There are two times when it’s easiest to reach your average property manager – when you haven’t yet signed the contract, and when you want to end the contract.
In either case, here’s three questions you should ask your property manager to help you decide whether to start with them or leave them.
1) Does your firm only do property management, or do you do sales too?
The average property manager turns over after 9 months. And if you’re lucky enough to get one who even remembers you, they’ll invariably move into sales. That’s because even though the base salaries for sales and property managers are similar (around $65-70K), only sales pays juicy commissions that agents can take to the bank.
The commission on the sale of a single $1M property is equivalent to about 8 years in property management fees. In fact, many agencies will pay property managers a bonus if they can convince you to sell your place.
That’s why, regardless of whether the market is up, down or sideways, your agent will tell you it’s a great time to sell.
Ask your agent whether their agency handles both sales and property management.
Whose interests do they really have in mind? Yours, or theirs?
2) Why do you charge me a percentage fee to manage my property?
Percentage fees aren’t fair to landlords.
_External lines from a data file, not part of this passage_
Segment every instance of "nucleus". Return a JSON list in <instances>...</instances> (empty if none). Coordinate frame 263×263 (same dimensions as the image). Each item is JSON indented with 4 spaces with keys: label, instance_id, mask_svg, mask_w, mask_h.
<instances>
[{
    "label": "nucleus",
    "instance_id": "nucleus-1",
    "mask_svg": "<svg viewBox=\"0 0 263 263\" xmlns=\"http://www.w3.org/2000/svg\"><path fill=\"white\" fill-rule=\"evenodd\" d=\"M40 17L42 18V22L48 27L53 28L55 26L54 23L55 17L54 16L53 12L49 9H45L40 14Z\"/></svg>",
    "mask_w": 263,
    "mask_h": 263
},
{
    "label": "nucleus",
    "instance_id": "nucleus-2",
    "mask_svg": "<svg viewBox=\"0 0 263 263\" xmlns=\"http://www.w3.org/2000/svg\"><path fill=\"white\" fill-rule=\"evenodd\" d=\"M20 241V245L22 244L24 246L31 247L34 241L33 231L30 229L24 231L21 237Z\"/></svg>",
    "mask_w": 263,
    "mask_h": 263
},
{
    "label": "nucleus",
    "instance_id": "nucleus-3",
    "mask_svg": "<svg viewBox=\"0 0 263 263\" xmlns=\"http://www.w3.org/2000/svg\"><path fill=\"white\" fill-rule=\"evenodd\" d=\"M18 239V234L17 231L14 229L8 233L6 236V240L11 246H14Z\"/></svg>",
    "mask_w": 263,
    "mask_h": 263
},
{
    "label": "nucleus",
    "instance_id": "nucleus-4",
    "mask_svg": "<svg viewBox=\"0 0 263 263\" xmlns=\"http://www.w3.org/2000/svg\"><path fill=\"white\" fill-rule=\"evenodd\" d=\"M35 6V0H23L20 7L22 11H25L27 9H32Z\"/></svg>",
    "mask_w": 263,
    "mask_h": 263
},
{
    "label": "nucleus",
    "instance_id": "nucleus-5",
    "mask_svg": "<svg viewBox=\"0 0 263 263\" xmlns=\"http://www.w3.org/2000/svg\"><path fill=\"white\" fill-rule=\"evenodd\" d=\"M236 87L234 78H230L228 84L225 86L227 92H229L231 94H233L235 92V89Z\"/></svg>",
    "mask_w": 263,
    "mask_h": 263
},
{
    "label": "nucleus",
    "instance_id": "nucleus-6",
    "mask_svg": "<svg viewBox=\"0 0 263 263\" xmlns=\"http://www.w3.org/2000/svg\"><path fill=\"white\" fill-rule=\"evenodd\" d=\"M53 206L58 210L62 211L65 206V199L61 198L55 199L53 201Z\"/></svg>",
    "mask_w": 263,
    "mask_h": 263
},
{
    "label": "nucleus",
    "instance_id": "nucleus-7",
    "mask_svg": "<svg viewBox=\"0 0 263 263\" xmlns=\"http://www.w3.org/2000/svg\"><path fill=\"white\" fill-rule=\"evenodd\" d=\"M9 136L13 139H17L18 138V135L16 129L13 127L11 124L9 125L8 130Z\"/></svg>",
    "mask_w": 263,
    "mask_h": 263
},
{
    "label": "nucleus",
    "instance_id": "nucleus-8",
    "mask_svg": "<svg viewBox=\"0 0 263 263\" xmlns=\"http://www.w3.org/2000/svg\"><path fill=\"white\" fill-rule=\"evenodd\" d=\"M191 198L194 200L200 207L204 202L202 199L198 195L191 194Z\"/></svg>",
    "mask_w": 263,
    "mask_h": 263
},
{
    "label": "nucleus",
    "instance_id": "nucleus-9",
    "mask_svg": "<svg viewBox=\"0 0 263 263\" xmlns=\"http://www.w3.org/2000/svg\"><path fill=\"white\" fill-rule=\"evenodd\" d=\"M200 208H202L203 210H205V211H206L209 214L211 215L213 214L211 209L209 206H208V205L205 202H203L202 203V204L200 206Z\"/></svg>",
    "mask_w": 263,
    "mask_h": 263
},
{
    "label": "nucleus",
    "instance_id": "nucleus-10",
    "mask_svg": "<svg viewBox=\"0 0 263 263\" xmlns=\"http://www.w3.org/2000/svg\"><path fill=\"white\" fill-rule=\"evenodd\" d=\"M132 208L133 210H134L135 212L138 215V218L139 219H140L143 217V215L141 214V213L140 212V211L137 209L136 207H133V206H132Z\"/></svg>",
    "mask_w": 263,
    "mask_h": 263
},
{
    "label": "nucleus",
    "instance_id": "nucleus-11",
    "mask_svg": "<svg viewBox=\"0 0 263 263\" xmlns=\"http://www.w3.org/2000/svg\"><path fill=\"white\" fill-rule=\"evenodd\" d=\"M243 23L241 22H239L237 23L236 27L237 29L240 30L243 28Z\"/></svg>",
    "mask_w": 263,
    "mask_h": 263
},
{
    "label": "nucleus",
The amount of work to manage a $1000/wk place is certainly not twice that of a $500/wk place. And if the market becomes stronger and supports a higher weekly rent, your agent takes the gain for doing nothing.
Ask your agent what is the cheapest property they manage, and what percentage fee that client pays. Then do the maths and compare what they’re paying to what you’re paying.
You are paying more. Are you getting more for your money?
3) Do you really have my back?
Everything might be peachy right now. But what happens when things go pear-shaped? Of course, good tenant selection is a critical first step to avoiding problems. But even the best tenants on paper might not be what you expect.
Ask your agent if they’ll protect your wallet from rent default, tenant damage, or public liability.
Do they expect you to get your own landlord insurance?